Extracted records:
[START]

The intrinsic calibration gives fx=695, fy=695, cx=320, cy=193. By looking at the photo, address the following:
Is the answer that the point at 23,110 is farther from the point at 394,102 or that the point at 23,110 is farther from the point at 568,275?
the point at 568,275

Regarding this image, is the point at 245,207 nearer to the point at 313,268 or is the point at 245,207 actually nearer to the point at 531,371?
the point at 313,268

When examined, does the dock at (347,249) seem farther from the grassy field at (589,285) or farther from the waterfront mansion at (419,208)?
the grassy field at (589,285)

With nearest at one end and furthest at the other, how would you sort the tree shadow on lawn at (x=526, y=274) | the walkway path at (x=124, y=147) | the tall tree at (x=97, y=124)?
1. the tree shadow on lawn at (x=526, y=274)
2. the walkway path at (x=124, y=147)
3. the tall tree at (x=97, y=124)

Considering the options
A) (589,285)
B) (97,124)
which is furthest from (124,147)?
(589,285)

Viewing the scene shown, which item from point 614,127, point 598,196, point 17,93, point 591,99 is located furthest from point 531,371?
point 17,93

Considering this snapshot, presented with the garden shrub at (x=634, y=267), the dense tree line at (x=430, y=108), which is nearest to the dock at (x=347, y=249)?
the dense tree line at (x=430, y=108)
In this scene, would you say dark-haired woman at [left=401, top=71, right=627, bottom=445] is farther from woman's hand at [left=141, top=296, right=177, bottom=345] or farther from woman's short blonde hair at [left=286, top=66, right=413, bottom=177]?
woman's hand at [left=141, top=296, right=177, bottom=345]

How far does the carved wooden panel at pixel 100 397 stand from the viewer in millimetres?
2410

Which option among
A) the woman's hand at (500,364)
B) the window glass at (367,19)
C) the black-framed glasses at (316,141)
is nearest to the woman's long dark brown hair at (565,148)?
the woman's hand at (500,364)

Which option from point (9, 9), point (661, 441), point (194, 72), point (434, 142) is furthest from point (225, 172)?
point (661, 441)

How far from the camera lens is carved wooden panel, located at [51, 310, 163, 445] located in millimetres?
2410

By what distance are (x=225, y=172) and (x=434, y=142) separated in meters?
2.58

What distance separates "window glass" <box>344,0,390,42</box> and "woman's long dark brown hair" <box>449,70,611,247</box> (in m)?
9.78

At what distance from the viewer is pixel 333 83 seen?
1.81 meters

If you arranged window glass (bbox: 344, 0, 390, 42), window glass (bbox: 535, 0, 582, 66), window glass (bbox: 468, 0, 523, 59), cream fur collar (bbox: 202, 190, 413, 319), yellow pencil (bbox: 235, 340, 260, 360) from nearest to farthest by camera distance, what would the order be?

[END]

§ Exercise
Rewrite every line of the items above as a numbered list, leaving out the blank lines.

§ Completed task
1. The intrinsic calibration gives fx=695, fy=695, cx=320, cy=193. By looking at the photo, address the following:
2. Is the answer that the point at 23,110 is farther from the point at 394,102 or that the point at 23,110 is farther from the point at 568,275?
3. the point at 568,275
4. Regarding this image, is the point at 245,207 nearer to the point at 313,268 or is the point at 245,207 actually nearer to the point at 531,371?
5. the point at 313,268
6. When examined, does the dock at (347,249) seem farther from the grassy field at (589,285) or farther from the waterfront mansion at (419,208)?
7. the grassy field at (589,285)
8. With nearest at one end and furthest at the other, how would you sort the tree shadow on lawn at (x=526, y=274) | the walkway path at (x=124, y=147) | the tall tree at (x=97, y=124)?
9. 1. the tree shadow on lawn at (x=526, y=274)
10. 2. the walkway path at (x=124, y=147)
11. 3. the tall tree at (x=97, y=124)
12. Considering the options
13. A) (589,285)
14. B) (97,124)
15. which is furthest from (124,147)?
16. (589,285)
17. Viewing the scene shown, which item from point 614,127, point 598,196, point 17,93, point 591,99 is located furthest from point 531,371?
18. point 17,93
19. Considering this snapshot, presented with the garden shrub at (x=634, y=267), the dense tree line at (x=430, y=108), which is nearest to the dock at (x=347, y=249)?
20. the dense tree line at (x=430, y=108)
21. In this scene, would you say dark-haired woman at [left=401, top=71, right=627, bottom=445] is farther from woman's hand at [left=141, top=296, right=177, bottom=345] or farther from woman's short blonde hair at [left=286, top=66, right=413, bottom=177]?
22. woman's hand at [left=141, top=296, right=177, bottom=345]
23. How far does the carved wooden panel at pixel 100 397 stand from the viewer in millimetres?
24. 2410
25. Which option among
26. A) the woman's hand at (500,364)
27. B) the window glass at (367,19)
28. C) the black-framed glasses at (316,141)
29. is nearest to the woman's long dark brown hair at (565,148)?
30. the woman's hand at (500,364)
31. Which option from point (9, 9), point (661, 441), point (194, 72), point (434, 142) is furthest from point (225, 172)?
32. point (661, 441)
33. How far from the camera lens is carved wooden panel, located at [51, 310, 163, 445] located in millimetres?
34. 2410
35. By what distance are (x=225, y=172) and (x=434, y=142) separated in meters?
36. 2.58
37. What distance separates "window glass" <box>344,0,390,42</box> and "woman's long dark brown hair" <box>449,70,611,247</box> (in m)?
38. 9.78
39. At what distance from the viewer is pixel 333 83 seen?
40. 1.81 meters
41. If you arranged window glass (bbox: 344, 0, 390, 42), window glass (bbox: 535, 0, 582, 66), window glass (bbox: 468, 0, 523, 59), cream fur collar (bbox: 202, 190, 413, 319), yellow pencil (bbox: 235, 340, 260, 360) from nearest to farthest by camera distance, what would the order be?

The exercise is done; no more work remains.